Note: It is often asked “Why do chocolate chips not melt in the oven?”. The answer is that they do, in fact, melt. It is just that chocolate chips retain their shape when melted. If you break apart a hot chocolate chip cookie, you will see that the chocolate chip has melted.
Chocolate chips are a required ingredient in chocolate chip cookies, which were invented in 1937 when Ruth Graves Wakefield of the Toll House Inn in the town of Whitman, Massachusetts added cut-up chunks of a semi-sweet Nestle chocolate bar to a cookie recipe. The cookies were a huge success, and Wakefield reached an agreement in 1939 with Nestle to add her recipe to the chocolate bar’s packaging in exchange for a lifetime supply of chocolate.
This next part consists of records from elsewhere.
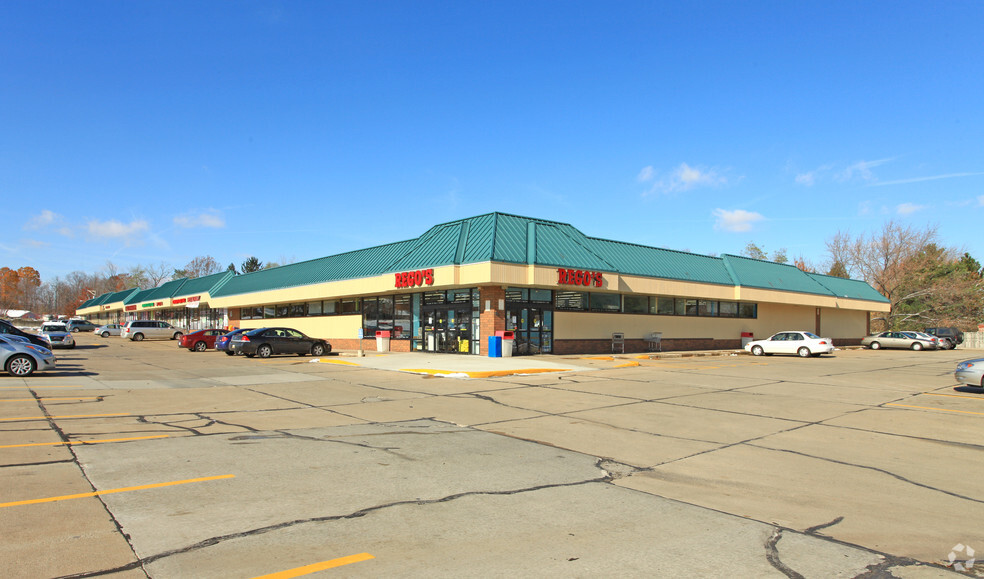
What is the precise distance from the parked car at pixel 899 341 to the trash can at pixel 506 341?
33.5 m

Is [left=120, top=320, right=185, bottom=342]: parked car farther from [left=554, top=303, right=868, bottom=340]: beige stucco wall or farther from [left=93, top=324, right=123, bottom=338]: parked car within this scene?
[left=554, top=303, right=868, bottom=340]: beige stucco wall

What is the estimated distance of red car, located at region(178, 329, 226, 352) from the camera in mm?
36875

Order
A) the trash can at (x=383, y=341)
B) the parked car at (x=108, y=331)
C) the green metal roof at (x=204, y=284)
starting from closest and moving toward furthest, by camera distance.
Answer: the trash can at (x=383, y=341) → the green metal roof at (x=204, y=284) → the parked car at (x=108, y=331)

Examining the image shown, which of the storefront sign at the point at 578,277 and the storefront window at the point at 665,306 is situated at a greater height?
the storefront sign at the point at 578,277

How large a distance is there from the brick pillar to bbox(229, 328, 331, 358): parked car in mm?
8919

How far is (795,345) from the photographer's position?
3231 centimetres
Initially, Nestle included a small chopping tool with the chocolate bars. In 1941 Neste and one or more of its competitors started selling the chocolate in chip (or “morsel”) form.[1] The Nestle brand Toll House cookies is named for the inn.
Originally, chocolate chips were made of semi-sweet chocolate, but today there are many flavors. These include bittersweet chocolate chips, peanut butter chips, butterscotch chips, mint chocolate chips, white chocolate chips, dark chocolate chips, milk chocolate chips, and white and dark swirled chocolate chips
Chocolate chips can be used in cookies, pancakes, waffles, cakes, pudding, muffins, crepes, pies, hot chocolate, and various types of pastry. They are also found in many other retail food products such as granola bars, ice cream, and trail mix.
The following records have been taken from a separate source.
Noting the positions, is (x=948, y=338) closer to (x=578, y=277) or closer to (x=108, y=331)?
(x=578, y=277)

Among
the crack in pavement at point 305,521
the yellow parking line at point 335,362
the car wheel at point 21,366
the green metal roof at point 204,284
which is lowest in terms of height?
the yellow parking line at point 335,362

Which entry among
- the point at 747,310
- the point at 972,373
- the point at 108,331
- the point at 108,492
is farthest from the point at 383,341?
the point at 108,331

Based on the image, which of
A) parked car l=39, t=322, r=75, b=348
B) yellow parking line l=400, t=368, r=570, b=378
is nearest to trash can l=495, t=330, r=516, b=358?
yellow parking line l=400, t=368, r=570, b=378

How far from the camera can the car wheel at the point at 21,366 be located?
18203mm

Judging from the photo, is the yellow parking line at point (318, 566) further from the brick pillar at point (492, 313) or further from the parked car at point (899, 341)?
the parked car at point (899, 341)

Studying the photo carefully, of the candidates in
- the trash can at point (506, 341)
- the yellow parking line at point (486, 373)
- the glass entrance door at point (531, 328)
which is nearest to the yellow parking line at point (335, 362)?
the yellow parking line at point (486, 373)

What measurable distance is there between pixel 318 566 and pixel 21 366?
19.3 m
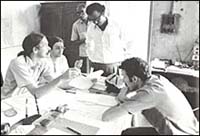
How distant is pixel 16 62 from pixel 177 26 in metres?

Chocolate chips can also be melted and used in sauces and other recipes. The chips melt best at temperatures between 104 and 113 °F (40 and 45 °C). The melting process starts at around 90 °F when the cocoa butter in the chips starts to heat. The cooking temperature must never exceed 115 °F (for milk and white) or 120 °F (for dark) or the chocolate will burn. Although convenient, melted chocolate chips are not always recommended as a substitute for melted baking chocolate. Because most chocolate chips are designed to retain their shape when baking, they contain less cocoa butter than baking chocolate. This can make them more difficult to work with in melted form.
Popular brands of chocolate chips: Baker’s, Ghirardelli, Guittard, Hershey’s, and Nestl’s Toll House.
The best way to choose what brand of chocolate chips to use in a recipe is by taste as the flavor of the chocolate does not change after baking. A good quality chocolate has a nice chocolate smell and a smooth and glossy unblemished appearance. The taste should have no hint of chemicals and should be smooth and velvety, not grainy or overly greasy on the palate.